**PROBLEM**
Each entry below should appear again exactly as written, without pictures.

┌────────

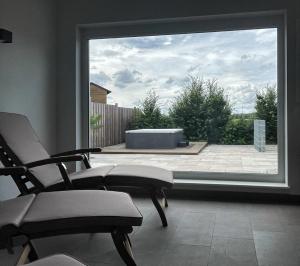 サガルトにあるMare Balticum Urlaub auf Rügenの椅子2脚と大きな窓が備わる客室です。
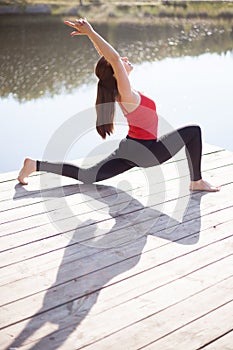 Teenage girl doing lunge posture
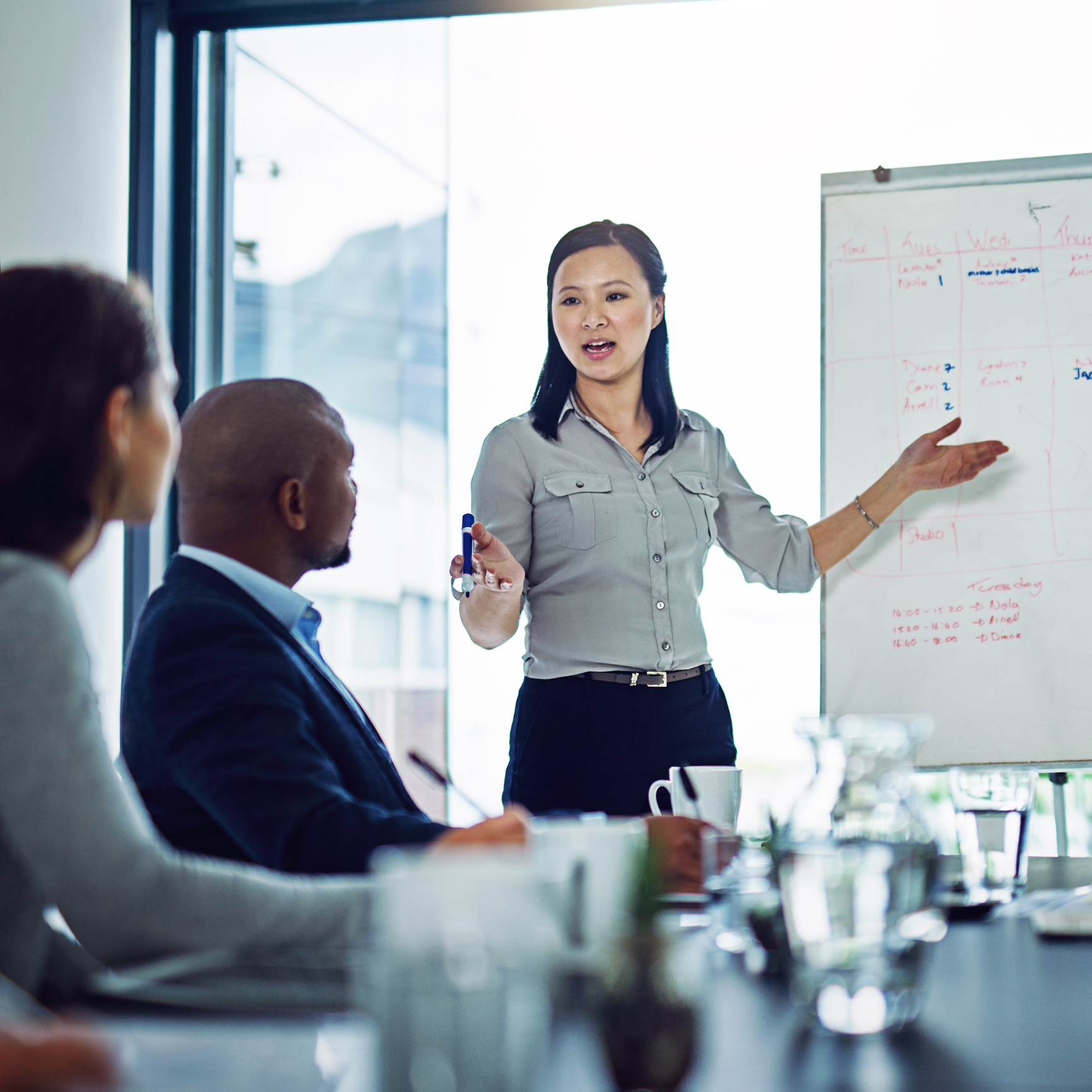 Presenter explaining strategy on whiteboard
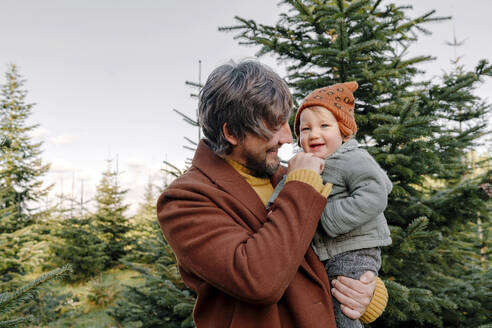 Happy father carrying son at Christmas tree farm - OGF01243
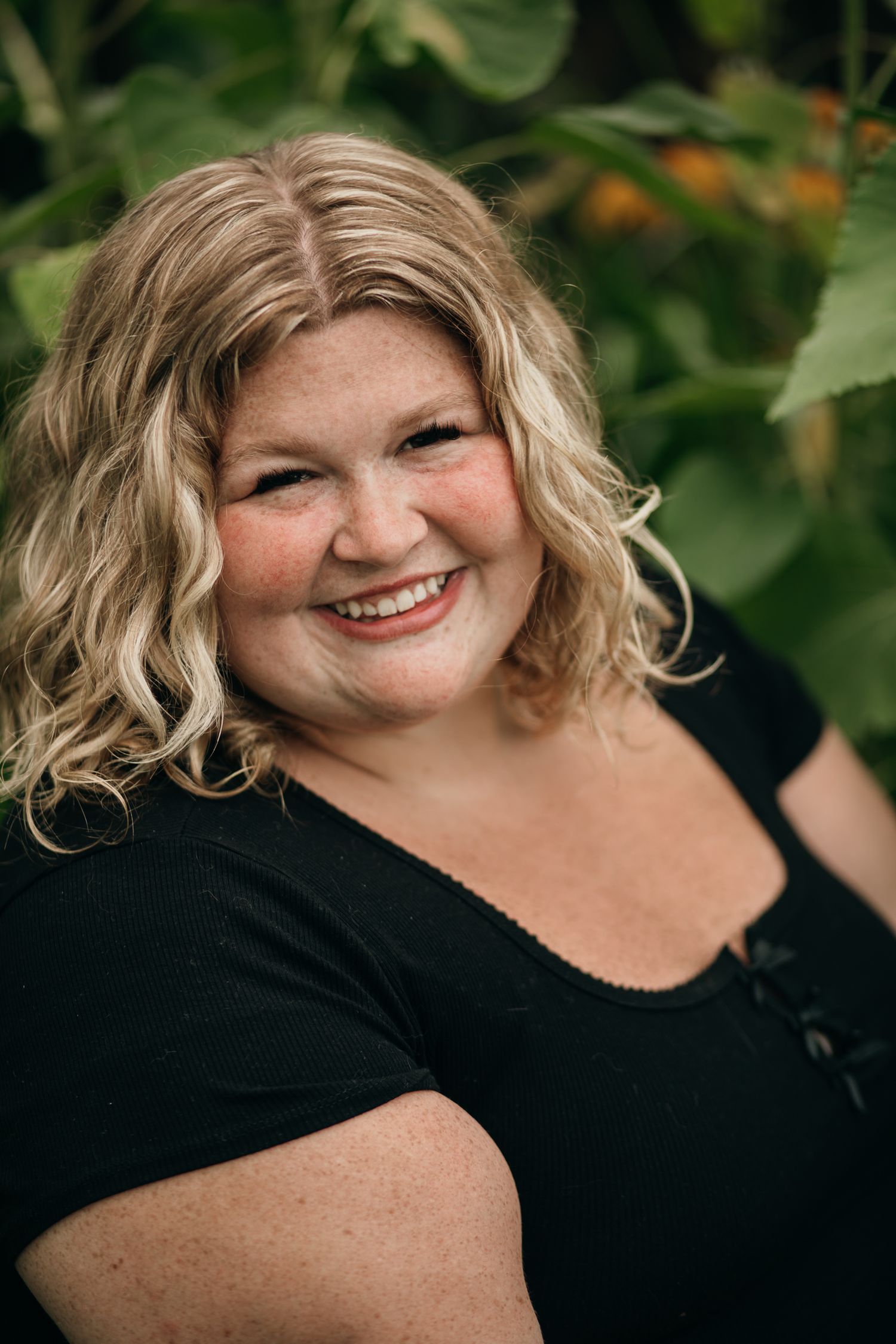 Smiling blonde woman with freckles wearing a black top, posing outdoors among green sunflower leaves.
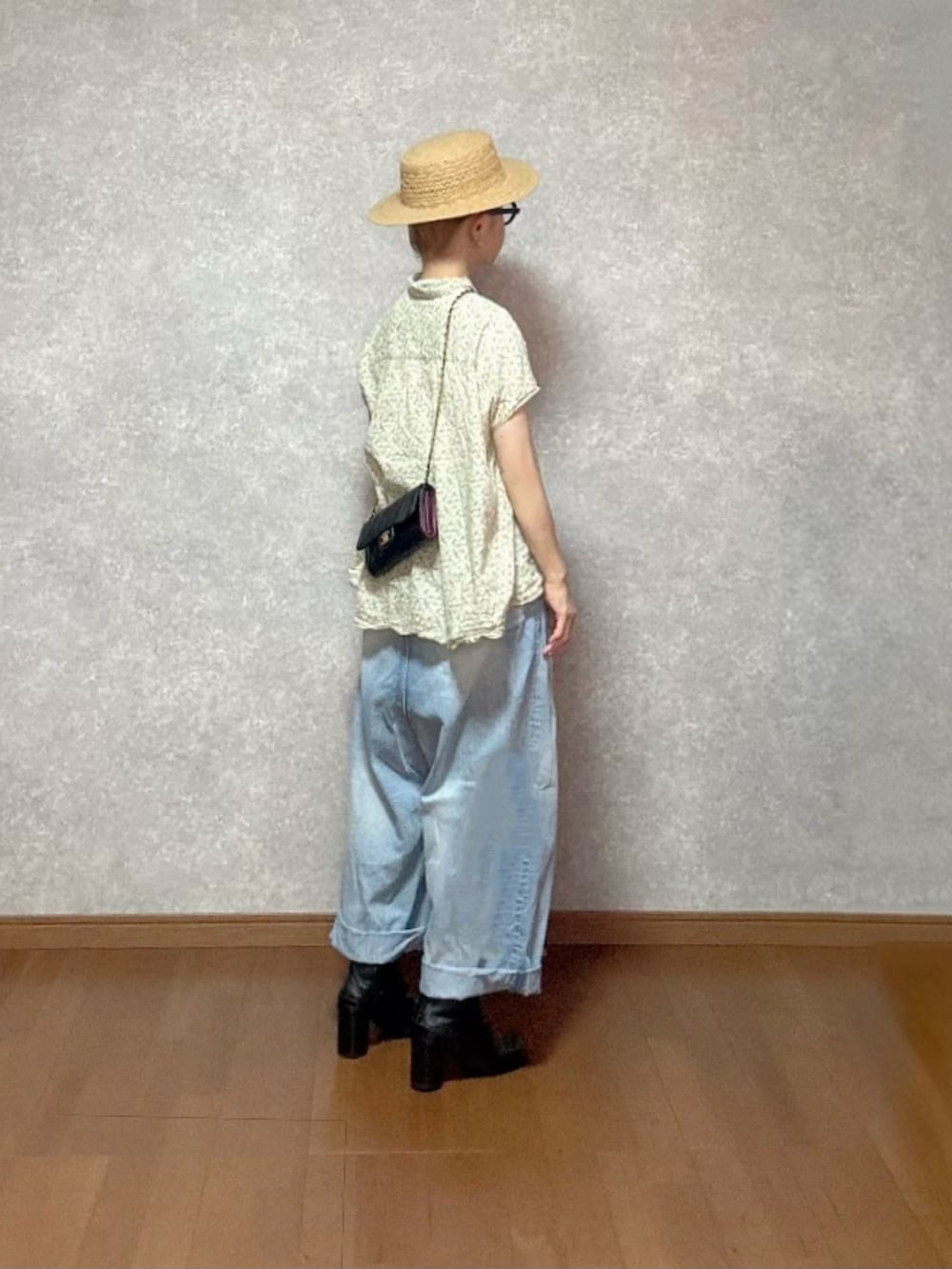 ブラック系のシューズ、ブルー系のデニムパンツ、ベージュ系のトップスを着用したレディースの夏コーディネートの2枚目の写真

└────────

**EXERCISE OUTPUT**
 サガルトにあるMare Balticum Urlaub auf Rügenの椅子2脚と大きな窓が備わる客室です。
 Teenage girl doing lunge posture
 Presenter explaining strategy on whiteboard
 Happy father carrying son at Christmas tree farm - OGF01243
 Smiling blonde woman with freckles wearing a black top, posing outdoors among green sunflower leaves.
 ブラック系のシューズ、ブルー系のデニムパンツ、ベージュ系のトップスを着用したレディースの夏コーディネートの2枚目の写真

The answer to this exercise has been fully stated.